Biography:


Shweta Jhaveri is one of the most celebrated singers of her generation performing North Indian Classical Vocal music. Her specialty is the Khayal, an elegant and technically demanding style of Indian classical music. It is through this unique song form that her innovative artistry and remarkable vocal technique has made her an enduring favorite among audiences in India and abroad. She also sings bhajan, thumri and tappa styles with ease and precision.

"Jhaveri's voice is intoxicating as it bends through contortions of quarter tone glissandos while never losing sight of the melody." Pulse

Born and raised in Ahmedabad (Gujarat), India, Shweta is the first female vocalist to represent the state of Gujarat on an international level in the field of vocal Classical Indian music. At the age of 6, she began training under the guidance of the late Pandit Vilasrao Khandekar and for eight years performed and studied with the world renowned vocalist, Pandit Jasraj. She holds a bachelors degree in Literature and a masters in Music Composition.

In 1985, at the age of nineteen, Shweta made her debut outside of India traveling to Great Britain and the United States. She has since become a frequently invited artist to the United States and Canada where she performs annually. In addition to her popularity among North American audiences, Shweta has also developed a strong musical following in Europe, Asia and the Middle East.


Shweta was the 1991 recipient of the prestigious Netragaonkar award from Pune. She is also the first Indian classical vocalist to publicly perform with westerners and musicians outside of the Indian classical tradition. In India she has also performed on film and television soundtracks. She has three albums of classical music to her name including 1995's stunning In Various Moods. For her latest recording, Shweta teamed up with producer Lee Townsend for a non-traditional recording project. Anahita is "East meets West" at it's uncontrived best. The album features six of Shweta's original compositions and with a band of San Francisco's finest, including Will Bernard (guitar), Jenny Scheinman (violin), Bill Douglass (bass) and Jim Kassis (drums & percussion).

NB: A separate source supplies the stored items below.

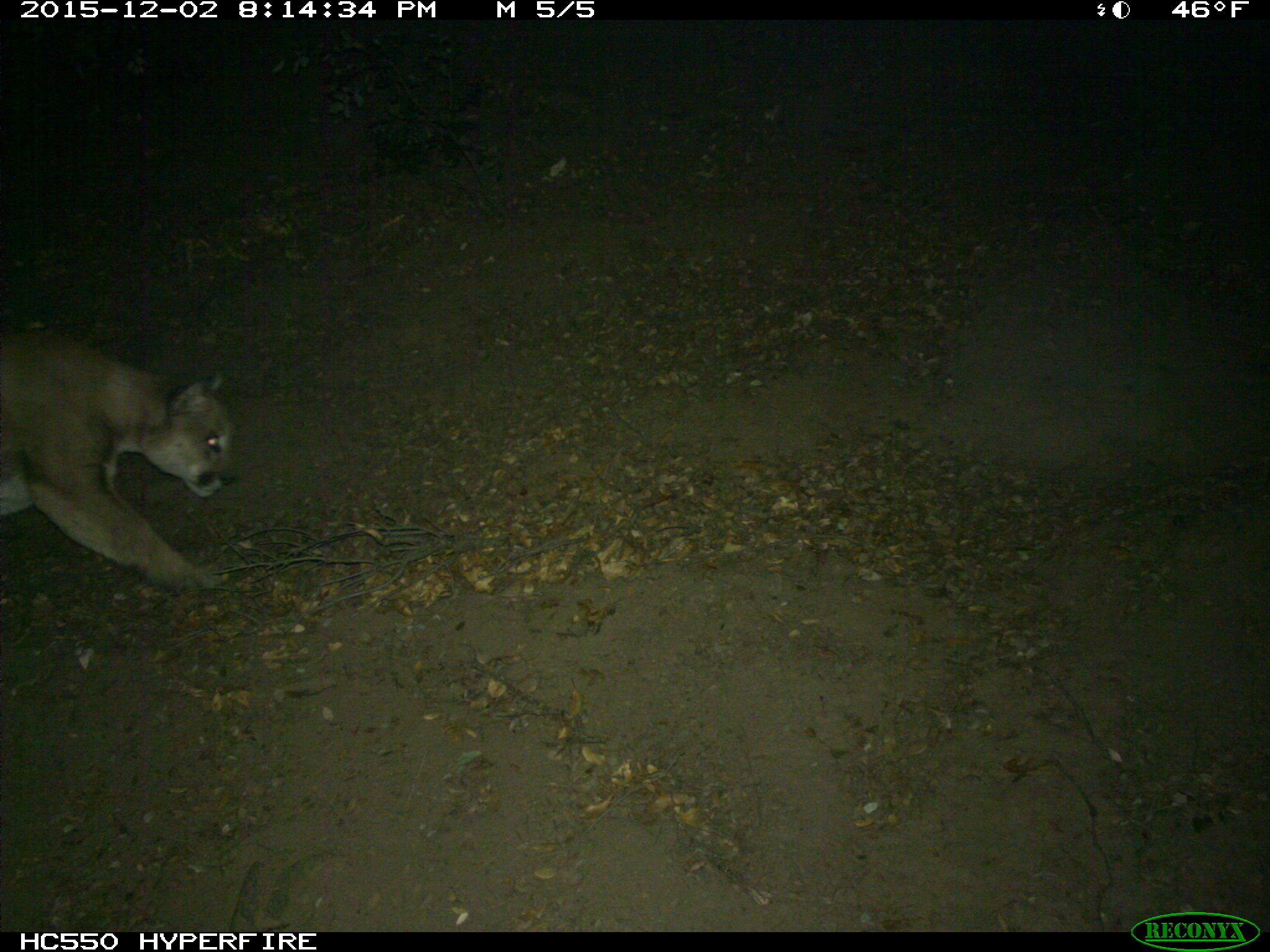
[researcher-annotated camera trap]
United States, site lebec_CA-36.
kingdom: Animalia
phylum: Chordata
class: Mammalia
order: Carnivora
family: Felidae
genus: Puma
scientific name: Puma concolor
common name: mountain lion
Puma concolor (mountain lion).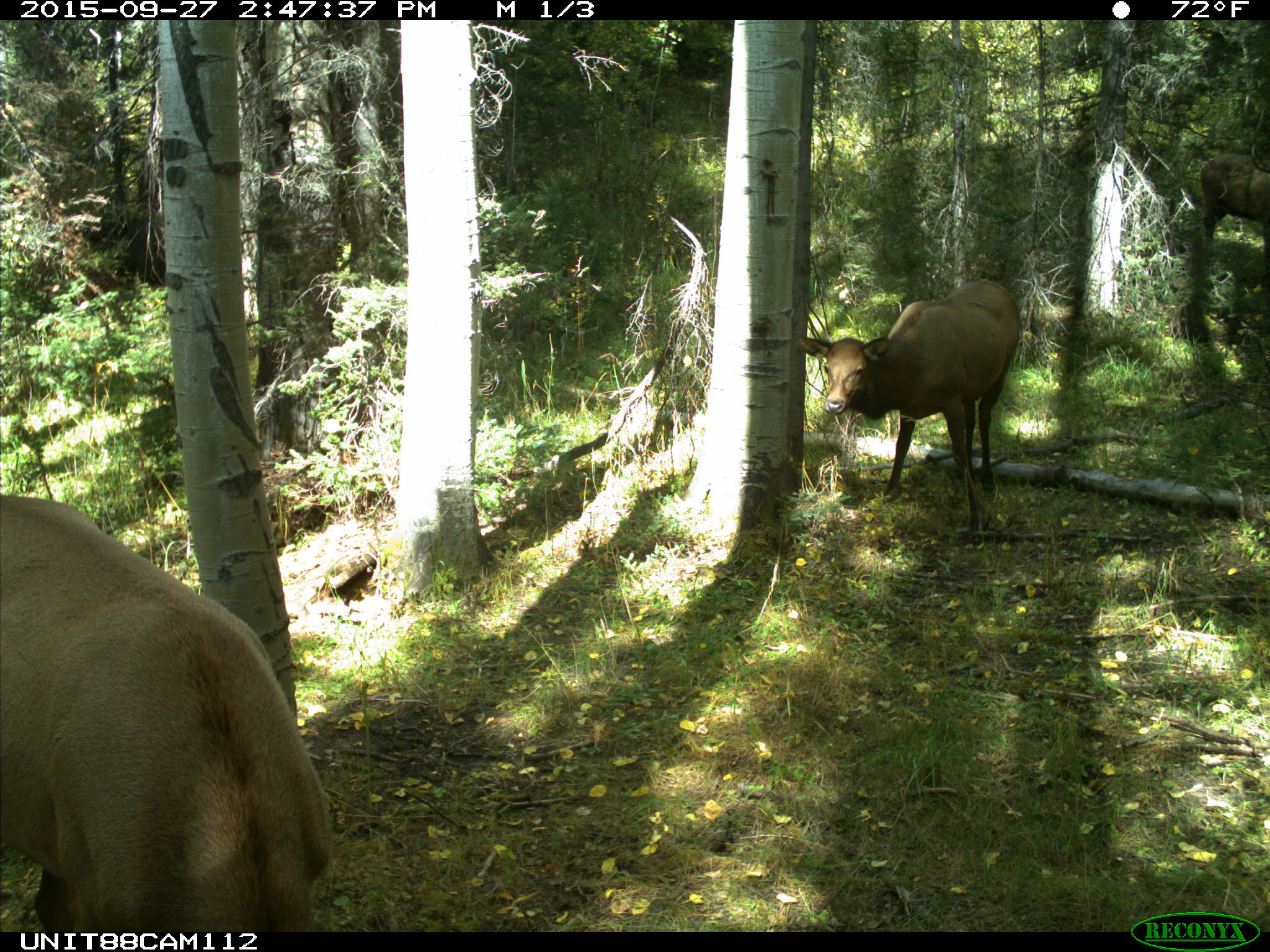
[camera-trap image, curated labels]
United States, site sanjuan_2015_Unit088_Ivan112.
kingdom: Animalia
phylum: Chordata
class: Mammalia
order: Artiodactyla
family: Cervidae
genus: Cervus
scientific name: Cervus elaphus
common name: red deer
Cervus elaphus (red deer).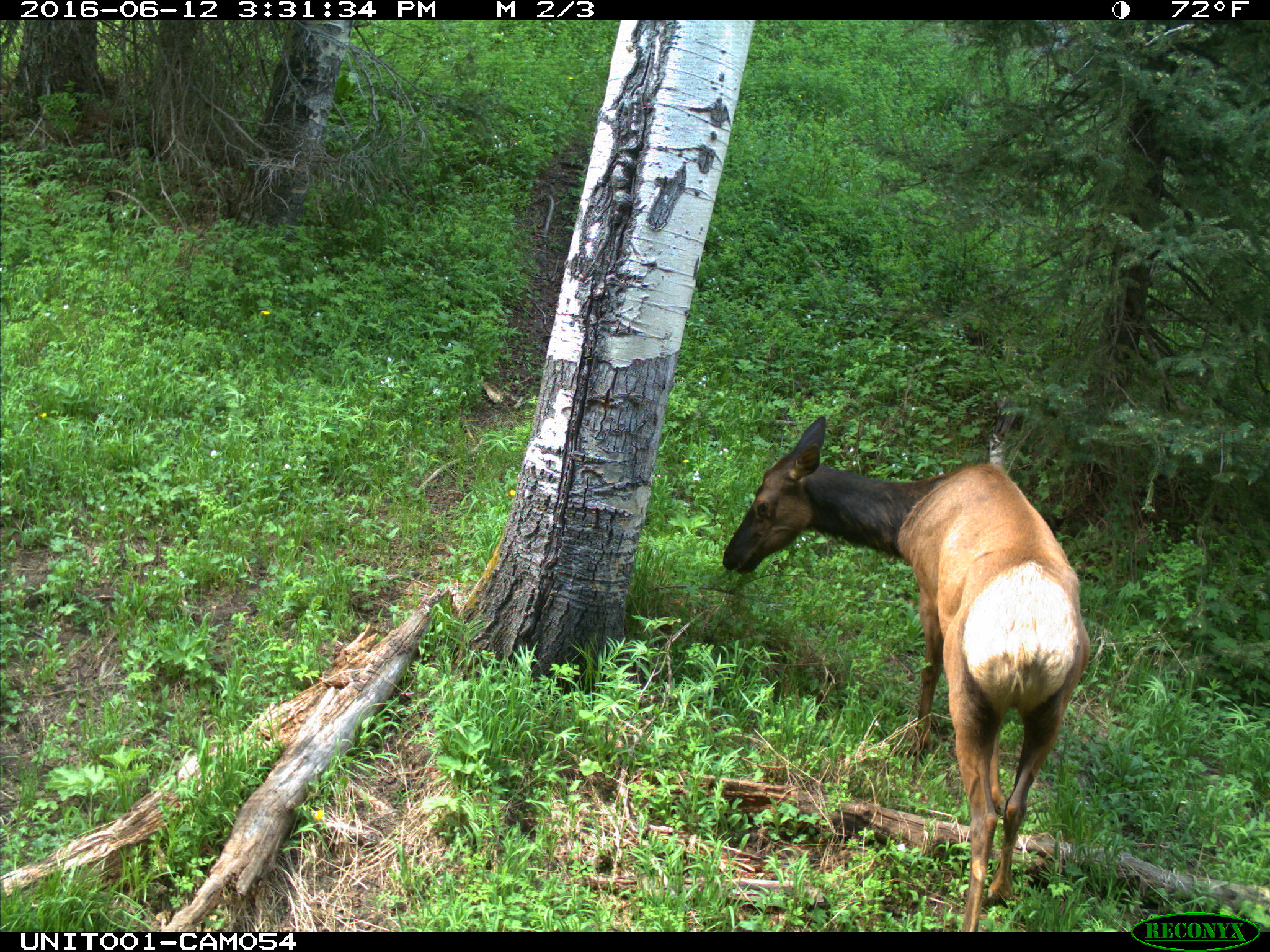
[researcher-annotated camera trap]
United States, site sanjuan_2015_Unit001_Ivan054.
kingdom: Animalia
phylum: Chordata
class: Mammalia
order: Artiodactyla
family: Cervidae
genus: Cervus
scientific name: Cervus elaphus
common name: red deer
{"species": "Cervus elaphus (red deer)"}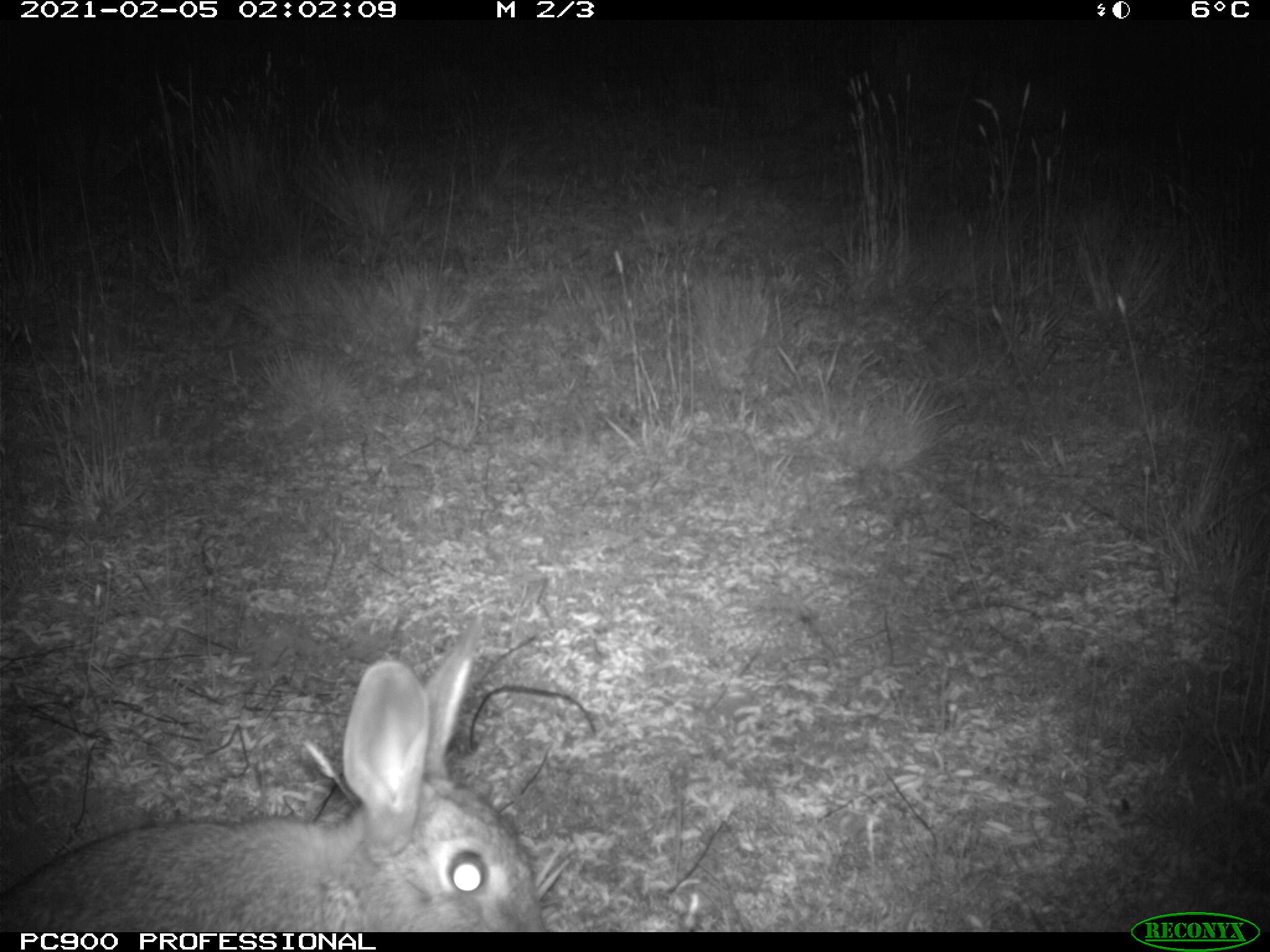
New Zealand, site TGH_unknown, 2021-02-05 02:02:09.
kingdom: Animalia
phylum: Chordata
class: Mammalia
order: Lagomorpha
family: Leporidae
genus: Oryctolagus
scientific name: Oryctolagus cuniculus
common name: european rabbit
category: rabbit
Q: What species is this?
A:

Anahita has been described as "Beyond beautiful.... creative music making of the highest order, not so much crossing musical and cultural borders as blurring them altogether." (Billboard)

 

LOS ANGELES TIMES
Jhaveri Concert a Tapestry of Global Sound World Music
Monday, September 24, 2001
Review By Don Heckman

Indian singer Shweta Jhaveri's concert at the Skirball Center on Friday was an impressive transformation of the concept of world music fusion. There have been plenty of shotgun marriages between Indian classical music and American pop and jazz in the past, but Jhaveri opted instead for a musical love affair, for a coming together without precondition.

The program was largely devoted to selections from Jhaveri's new album, "Anahita," performed with the same musical associates: Jenny Scheinman, violin, Will Bernard, guitar, Bill Douglass, bass, and Jim Kassis, drums. The pieces, all originals were largely in the khayal style - somewhat lighter and more romantic than the more austere dhrupad.

However, by including what was essentially a Western ensemble, accompanying for the most part in groove-tinged 4/4 rather than the more complex Indian talas, or rhythm sequences, the music emerged as a seamless tapestry.

Above it, floating with extraordinary ease, Jhaveri's brilliant vocalizing was a mesmerizing musical presence. She opened up her virtuosity in the program's second half, her precise musical lines escalating through a maze of melismas.

Scheinman's violin added long, sweeping counter melodies, while Bernard, Douglass and Kassis provided buoyant support via rhythm energized by the propulsive feeling of jazz swing.